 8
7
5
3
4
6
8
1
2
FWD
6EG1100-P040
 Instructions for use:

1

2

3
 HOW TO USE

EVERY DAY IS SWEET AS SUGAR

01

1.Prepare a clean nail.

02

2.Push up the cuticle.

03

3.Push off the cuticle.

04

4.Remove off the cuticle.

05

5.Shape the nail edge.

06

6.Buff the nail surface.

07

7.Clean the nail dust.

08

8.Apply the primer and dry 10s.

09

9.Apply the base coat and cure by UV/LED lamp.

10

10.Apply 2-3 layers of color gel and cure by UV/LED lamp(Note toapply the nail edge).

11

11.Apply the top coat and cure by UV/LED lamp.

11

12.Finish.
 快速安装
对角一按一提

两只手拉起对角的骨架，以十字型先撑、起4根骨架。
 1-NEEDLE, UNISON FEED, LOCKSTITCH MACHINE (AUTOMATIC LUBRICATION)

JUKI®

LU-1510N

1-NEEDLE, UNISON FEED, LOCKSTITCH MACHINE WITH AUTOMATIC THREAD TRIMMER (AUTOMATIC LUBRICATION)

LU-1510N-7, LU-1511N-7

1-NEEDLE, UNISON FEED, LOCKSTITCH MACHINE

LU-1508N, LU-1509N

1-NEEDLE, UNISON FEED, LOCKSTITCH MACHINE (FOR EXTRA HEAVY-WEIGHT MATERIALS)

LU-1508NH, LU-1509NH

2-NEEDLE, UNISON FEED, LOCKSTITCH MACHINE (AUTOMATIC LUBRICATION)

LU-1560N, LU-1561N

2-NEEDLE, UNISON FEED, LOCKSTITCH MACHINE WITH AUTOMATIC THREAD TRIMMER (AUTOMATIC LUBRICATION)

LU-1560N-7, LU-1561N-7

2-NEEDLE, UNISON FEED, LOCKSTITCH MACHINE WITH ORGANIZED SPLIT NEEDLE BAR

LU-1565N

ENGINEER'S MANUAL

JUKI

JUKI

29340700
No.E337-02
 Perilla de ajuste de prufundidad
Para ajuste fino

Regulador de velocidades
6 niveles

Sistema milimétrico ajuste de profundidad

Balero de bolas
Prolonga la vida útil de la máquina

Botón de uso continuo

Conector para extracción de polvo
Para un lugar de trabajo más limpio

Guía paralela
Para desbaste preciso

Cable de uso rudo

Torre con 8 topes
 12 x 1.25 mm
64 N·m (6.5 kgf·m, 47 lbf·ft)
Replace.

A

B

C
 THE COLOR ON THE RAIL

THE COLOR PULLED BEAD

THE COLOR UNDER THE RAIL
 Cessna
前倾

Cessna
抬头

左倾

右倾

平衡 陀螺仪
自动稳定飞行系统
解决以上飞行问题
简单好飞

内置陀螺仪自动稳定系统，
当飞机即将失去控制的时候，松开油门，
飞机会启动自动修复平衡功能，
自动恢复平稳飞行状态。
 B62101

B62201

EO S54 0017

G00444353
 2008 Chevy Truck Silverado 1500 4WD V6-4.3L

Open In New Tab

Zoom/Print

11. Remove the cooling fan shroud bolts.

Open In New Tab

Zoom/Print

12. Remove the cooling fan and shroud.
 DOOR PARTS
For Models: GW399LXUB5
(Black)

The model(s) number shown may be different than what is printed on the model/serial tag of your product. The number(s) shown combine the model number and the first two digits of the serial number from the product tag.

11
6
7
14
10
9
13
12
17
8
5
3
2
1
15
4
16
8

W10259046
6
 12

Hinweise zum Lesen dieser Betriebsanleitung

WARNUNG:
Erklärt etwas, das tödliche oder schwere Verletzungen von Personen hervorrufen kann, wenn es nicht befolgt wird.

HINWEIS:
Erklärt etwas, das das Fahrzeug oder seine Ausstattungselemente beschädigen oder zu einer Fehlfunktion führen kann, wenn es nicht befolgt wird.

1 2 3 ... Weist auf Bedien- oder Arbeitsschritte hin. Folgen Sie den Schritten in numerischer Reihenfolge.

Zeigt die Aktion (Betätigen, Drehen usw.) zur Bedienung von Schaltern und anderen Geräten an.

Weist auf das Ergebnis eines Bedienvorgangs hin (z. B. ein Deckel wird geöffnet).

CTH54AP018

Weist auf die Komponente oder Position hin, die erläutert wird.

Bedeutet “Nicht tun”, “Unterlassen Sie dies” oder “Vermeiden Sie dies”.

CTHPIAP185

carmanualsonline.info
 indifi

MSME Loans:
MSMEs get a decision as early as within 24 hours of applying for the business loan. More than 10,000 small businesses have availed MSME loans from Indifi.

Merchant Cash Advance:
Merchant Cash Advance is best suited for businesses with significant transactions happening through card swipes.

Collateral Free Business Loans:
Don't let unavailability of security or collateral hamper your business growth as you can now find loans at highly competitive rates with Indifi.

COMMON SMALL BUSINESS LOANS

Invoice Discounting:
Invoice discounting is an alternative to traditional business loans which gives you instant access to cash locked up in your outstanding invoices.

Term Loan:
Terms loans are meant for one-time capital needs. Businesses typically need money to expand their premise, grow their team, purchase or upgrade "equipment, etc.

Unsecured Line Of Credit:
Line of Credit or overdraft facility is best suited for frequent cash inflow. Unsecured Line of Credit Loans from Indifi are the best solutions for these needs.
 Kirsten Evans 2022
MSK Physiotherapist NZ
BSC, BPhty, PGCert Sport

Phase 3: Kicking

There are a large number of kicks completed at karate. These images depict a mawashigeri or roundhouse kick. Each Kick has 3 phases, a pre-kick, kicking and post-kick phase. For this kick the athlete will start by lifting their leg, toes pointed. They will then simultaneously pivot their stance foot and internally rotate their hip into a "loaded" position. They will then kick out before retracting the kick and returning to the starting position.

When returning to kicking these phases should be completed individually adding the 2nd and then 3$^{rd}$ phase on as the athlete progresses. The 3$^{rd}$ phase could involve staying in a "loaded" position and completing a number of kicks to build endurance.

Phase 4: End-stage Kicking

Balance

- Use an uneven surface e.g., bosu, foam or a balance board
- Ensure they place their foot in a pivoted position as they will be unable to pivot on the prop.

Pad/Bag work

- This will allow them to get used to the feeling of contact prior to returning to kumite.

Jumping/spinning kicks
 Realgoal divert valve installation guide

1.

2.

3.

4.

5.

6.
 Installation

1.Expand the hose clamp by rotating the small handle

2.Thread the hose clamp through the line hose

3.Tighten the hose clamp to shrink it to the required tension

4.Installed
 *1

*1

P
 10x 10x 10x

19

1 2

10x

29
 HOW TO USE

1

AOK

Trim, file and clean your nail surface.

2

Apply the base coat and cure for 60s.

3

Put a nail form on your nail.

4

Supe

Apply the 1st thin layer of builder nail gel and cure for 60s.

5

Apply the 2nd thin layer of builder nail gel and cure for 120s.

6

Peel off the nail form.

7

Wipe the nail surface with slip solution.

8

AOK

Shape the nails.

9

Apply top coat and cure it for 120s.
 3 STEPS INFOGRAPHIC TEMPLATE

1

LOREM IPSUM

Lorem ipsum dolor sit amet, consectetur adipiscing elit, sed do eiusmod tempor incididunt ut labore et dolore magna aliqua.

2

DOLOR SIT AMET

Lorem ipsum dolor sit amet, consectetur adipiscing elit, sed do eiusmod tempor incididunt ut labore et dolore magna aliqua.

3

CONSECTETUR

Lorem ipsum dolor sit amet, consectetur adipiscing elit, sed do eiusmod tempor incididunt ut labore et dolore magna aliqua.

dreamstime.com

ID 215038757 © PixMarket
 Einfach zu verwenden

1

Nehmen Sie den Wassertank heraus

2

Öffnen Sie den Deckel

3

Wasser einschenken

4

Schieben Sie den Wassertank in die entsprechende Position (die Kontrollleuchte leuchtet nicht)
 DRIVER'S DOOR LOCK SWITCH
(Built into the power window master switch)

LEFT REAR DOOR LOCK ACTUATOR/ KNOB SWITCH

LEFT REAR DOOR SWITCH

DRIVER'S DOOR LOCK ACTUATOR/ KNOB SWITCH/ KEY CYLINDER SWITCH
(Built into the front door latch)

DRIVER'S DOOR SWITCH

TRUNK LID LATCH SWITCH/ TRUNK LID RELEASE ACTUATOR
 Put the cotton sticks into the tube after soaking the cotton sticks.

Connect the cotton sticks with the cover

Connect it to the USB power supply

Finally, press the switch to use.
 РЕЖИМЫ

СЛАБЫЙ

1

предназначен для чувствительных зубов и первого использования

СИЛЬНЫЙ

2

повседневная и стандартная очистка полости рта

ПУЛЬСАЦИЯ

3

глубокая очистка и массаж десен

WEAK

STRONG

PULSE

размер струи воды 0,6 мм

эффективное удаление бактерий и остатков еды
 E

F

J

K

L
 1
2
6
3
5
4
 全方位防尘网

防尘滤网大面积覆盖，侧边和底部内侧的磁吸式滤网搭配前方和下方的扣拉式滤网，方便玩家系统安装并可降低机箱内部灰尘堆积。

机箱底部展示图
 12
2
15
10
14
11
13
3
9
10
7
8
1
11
--------
- The problem: What lines in the data above contain the word "AUTOMATIC"? Copy them all.

- Written solution:
 1-NEEDLE, UNISON FEED, LOCKSTITCH MACHINE (AUTOMATIC LUBRICATION)
1-NEEDLE, UNISON FEED, LOCKSTITCH MACHINE WITH AUTOMATIC THREAD TRIMMER (AUTOMATIC LUBRICATION)
2-NEEDLE, UNISON FEED, LOCKSTITCH MACHINE (AUTOMATIC LUBRICATION)
2-NEEDLE, UNISON FEED, LOCKSTITCH MACHINE WITH AUTOMATIC THREAD TRIMMER (AUTOMATIC LUBRICATION)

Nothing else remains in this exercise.